Spanish rule
Further information: The Californias § History
The coat of arms granted to the Californias by Viceroy Antonio de Mendoza
Mission San Diego de Alcalá drawn as it was in 1848. Established in 1769, it was the first of the California Missions.
The first Europeans to explore the California coast were the members of a Spanish sailing expedition led by Portuguese captain Juan Rodríguez Cabrillo; they entered San Diego Bay on September 28, 1542, and reached at least as far north as San Miguel Island.[42] Privateer and explorer Francis Drake explored and claimed an undefined portion of the California coast in 1579, landing north of the future city of San Francisco.[43] The first Asians to set foot on what would be the United States occurred in 1587, when Filipino sailors arrived in Spanish ships at Morro Bay.[44][45][note 1] Sebastián Vizcaíno explored and mapped the coast of California in 1602 for New Spain, sailing as far north as Cape Mendocino.[48]
Despite the on-the-ground explorations of California in the 16th century, Rodríguez's idea of California as an island persisted. Such depictions appeared on many European maps well into the 18th century.[49]
After the Portolà expedition of 1769–70, Spanish missionaries led by Junipero Serra began setting up 21 California Missions on or near the coast of Alta (Upper) California, beginning in San Diego. During the same period, Spanish military forces built several forts (presidios) and three small towns (pueblos). The San Francisco Mission grew into the city of San Francisco, and two of the pueblos grew into the cities of Los Angeles and San Jose. Several other smaller cities and towns also sprang up surrounding the various Spanish missions and pueblos, which remain to this day.

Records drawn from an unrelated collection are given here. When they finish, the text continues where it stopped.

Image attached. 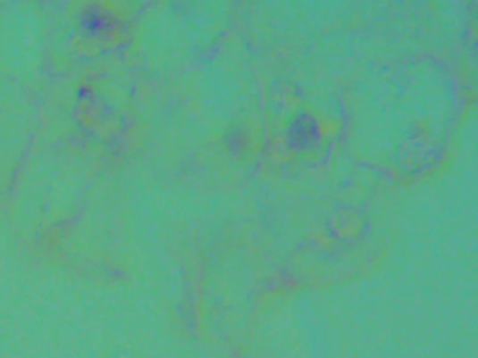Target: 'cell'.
Segmentation results:
<instances>
[{
  "mask_svg": "<svg viewBox=\"0 0 478 358\" xmlns=\"http://www.w3.org/2000/svg\"><path fill=\"white\" fill-rule=\"evenodd\" d=\"M80 26L87 37L106 41L114 37L120 28V21L114 12L99 4L87 5L80 14Z\"/></svg>",
  "mask_w": 478,
  "mask_h": 358,
  "instance_id": "6da1fadb",
  "label": "cell"
}]
</instances>
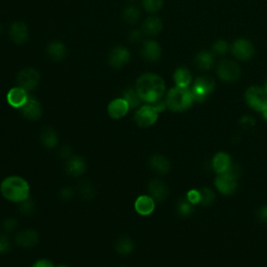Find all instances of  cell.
I'll return each instance as SVG.
<instances>
[{
  "instance_id": "ee69618b",
  "label": "cell",
  "mask_w": 267,
  "mask_h": 267,
  "mask_svg": "<svg viewBox=\"0 0 267 267\" xmlns=\"http://www.w3.org/2000/svg\"><path fill=\"white\" fill-rule=\"evenodd\" d=\"M71 154H72V151H71L70 147L67 146V145L63 146L62 149H61V151H60V155H61V157H62L63 159H70V158L72 157Z\"/></svg>"
},
{
  "instance_id": "d6986e66",
  "label": "cell",
  "mask_w": 267,
  "mask_h": 267,
  "mask_svg": "<svg viewBox=\"0 0 267 267\" xmlns=\"http://www.w3.org/2000/svg\"><path fill=\"white\" fill-rule=\"evenodd\" d=\"M141 54L148 62H157L161 56V47L156 41H146L142 45Z\"/></svg>"
},
{
  "instance_id": "ba28073f",
  "label": "cell",
  "mask_w": 267,
  "mask_h": 267,
  "mask_svg": "<svg viewBox=\"0 0 267 267\" xmlns=\"http://www.w3.org/2000/svg\"><path fill=\"white\" fill-rule=\"evenodd\" d=\"M217 74L222 81L231 83L237 81L240 78L241 70L235 62L230 60H223L217 67Z\"/></svg>"
},
{
  "instance_id": "4316f807",
  "label": "cell",
  "mask_w": 267,
  "mask_h": 267,
  "mask_svg": "<svg viewBox=\"0 0 267 267\" xmlns=\"http://www.w3.org/2000/svg\"><path fill=\"white\" fill-rule=\"evenodd\" d=\"M195 65L202 70L211 69L214 65V58L212 53L207 51H202L198 53L195 58Z\"/></svg>"
},
{
  "instance_id": "44dd1931",
  "label": "cell",
  "mask_w": 267,
  "mask_h": 267,
  "mask_svg": "<svg viewBox=\"0 0 267 267\" xmlns=\"http://www.w3.org/2000/svg\"><path fill=\"white\" fill-rule=\"evenodd\" d=\"M232 166V161L230 156L225 152H218L212 160V168L216 174H224Z\"/></svg>"
},
{
  "instance_id": "f907efd6",
  "label": "cell",
  "mask_w": 267,
  "mask_h": 267,
  "mask_svg": "<svg viewBox=\"0 0 267 267\" xmlns=\"http://www.w3.org/2000/svg\"><path fill=\"white\" fill-rule=\"evenodd\" d=\"M0 31H2V26H0Z\"/></svg>"
},
{
  "instance_id": "f35d334b",
  "label": "cell",
  "mask_w": 267,
  "mask_h": 267,
  "mask_svg": "<svg viewBox=\"0 0 267 267\" xmlns=\"http://www.w3.org/2000/svg\"><path fill=\"white\" fill-rule=\"evenodd\" d=\"M192 205L201 204V192L199 190H190L186 197Z\"/></svg>"
},
{
  "instance_id": "74e56055",
  "label": "cell",
  "mask_w": 267,
  "mask_h": 267,
  "mask_svg": "<svg viewBox=\"0 0 267 267\" xmlns=\"http://www.w3.org/2000/svg\"><path fill=\"white\" fill-rule=\"evenodd\" d=\"M213 51L217 54H225L227 51H228V45L226 42L222 41V40H219V41H216L214 44H213Z\"/></svg>"
},
{
  "instance_id": "c3c4849f",
  "label": "cell",
  "mask_w": 267,
  "mask_h": 267,
  "mask_svg": "<svg viewBox=\"0 0 267 267\" xmlns=\"http://www.w3.org/2000/svg\"><path fill=\"white\" fill-rule=\"evenodd\" d=\"M129 2H135V0H129Z\"/></svg>"
},
{
  "instance_id": "30bf717a",
  "label": "cell",
  "mask_w": 267,
  "mask_h": 267,
  "mask_svg": "<svg viewBox=\"0 0 267 267\" xmlns=\"http://www.w3.org/2000/svg\"><path fill=\"white\" fill-rule=\"evenodd\" d=\"M24 118L35 121L42 116V107L40 102L32 96H28L26 103L20 108Z\"/></svg>"
},
{
  "instance_id": "60d3db41",
  "label": "cell",
  "mask_w": 267,
  "mask_h": 267,
  "mask_svg": "<svg viewBox=\"0 0 267 267\" xmlns=\"http://www.w3.org/2000/svg\"><path fill=\"white\" fill-rule=\"evenodd\" d=\"M32 267H54L53 263L47 259H40L35 262Z\"/></svg>"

The Spanish colonization began decimating the natives through epidemics of various diseases for which the indigenous peoples had no natural immunity, such as measles and diphtheria.[citation needed] The establishment of the Spanish systems of government and social structure, which the Spanish settlers had brought with them, also technologically and culturally overwhelmed the societies of the earlier indigenous peoples.[citation needed]
During this same period, Russian ships also explored along the California coast and in 1812 established a trading post at Fort Ross. Russia's early 19th-century coastal settlements in California were positioned just north of the northernmost edge of the area of Spanish settlement in San Francisco Bay, and were the southernmost Russian settlements in North America. The Russian settlements associated with Fort Ross were spread from Point Arena to Tomales Bay.[50]